Hello everyone. I may be new to this site, but I have experience with the forum scene.  ::D:

----------


## Macie Lightfoot

Don't worry. James, I am here for you. I won't let you sink. We'll weather this together. If you need anything... Azeal i think his name was... he'll be sure to help you. As will i where i can. You are not alone. Never worry. I will be around to help.

----------


## James Davy

Thanks, Macie.

----------


## Macie Lightfoot

> Thanks, Macie.


Anytime.

PM me anytime too. I'll always be checking. Did you see the threads?

----------


## James Davy

I saw them and I want in, but my posts are "subject to moderator approval" in at least one of them.

----------


## Macie Lightfoot

> I saw them and I want in, but my posts are "subject to moderator approval" in at least one of them.
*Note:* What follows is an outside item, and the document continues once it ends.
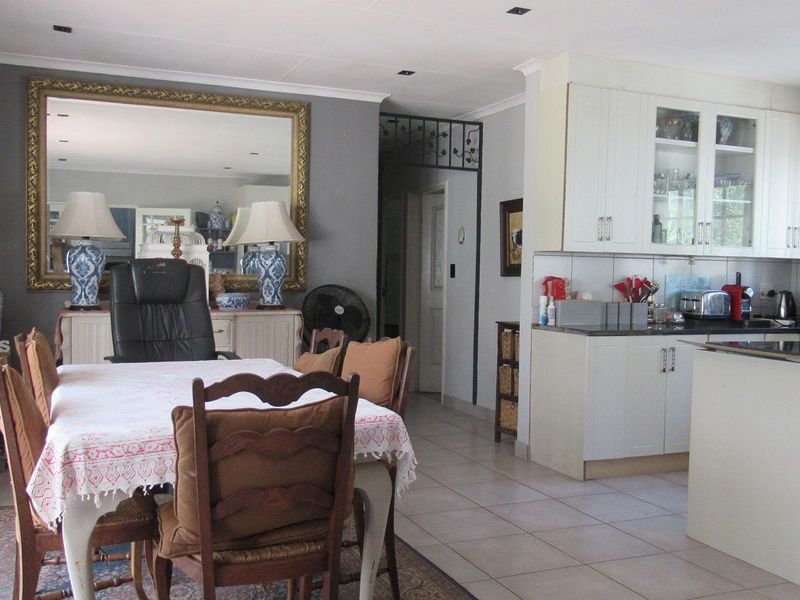 Exquisite 3-Bedroom Family Home with Pool - Photo 5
Don't worry. Azazeal can fix that for you. He's one of the Mods. Or Admins. It'll be okay.

----------


## DannyPhantom

Welcome to the site!

----------


## James Davy

> Don't worry. Azazeal can fix that for you. He's one of the Mods. Or Admins. It'll be okay.
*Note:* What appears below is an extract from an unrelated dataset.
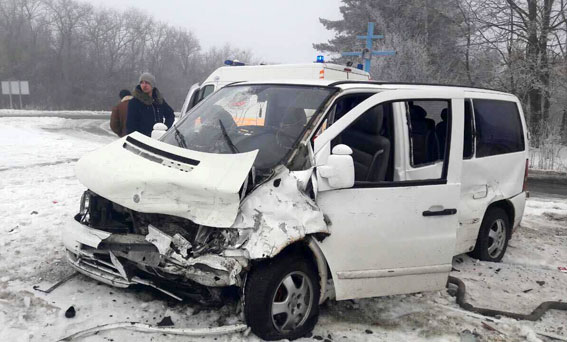В Хмільницькому районі сталась потрійна аварія - шестеро людей у лікарні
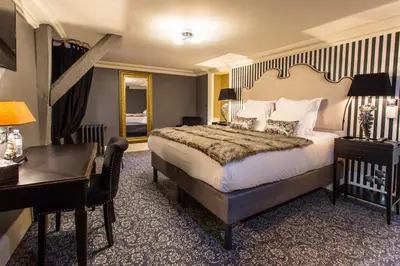 Un ou plusieurs lits dans un hébergement de l'établissement Hotel Vendome - BW Signature Collection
I hope they get it done ASAP.




> Welcome to the site!


Thanks.

----------


## Enigma

Welcome, hope you have fun here!

----------


## King Poseidon

Another new person? Good to see you!

----------


## InfraredHero

Hello and welcome to RPA, James Davy!

----------


## DuchessLivilla

Welcome Newbie  ::D:  x

----------


## Kach

Hey! Welcome to the Forum!

----------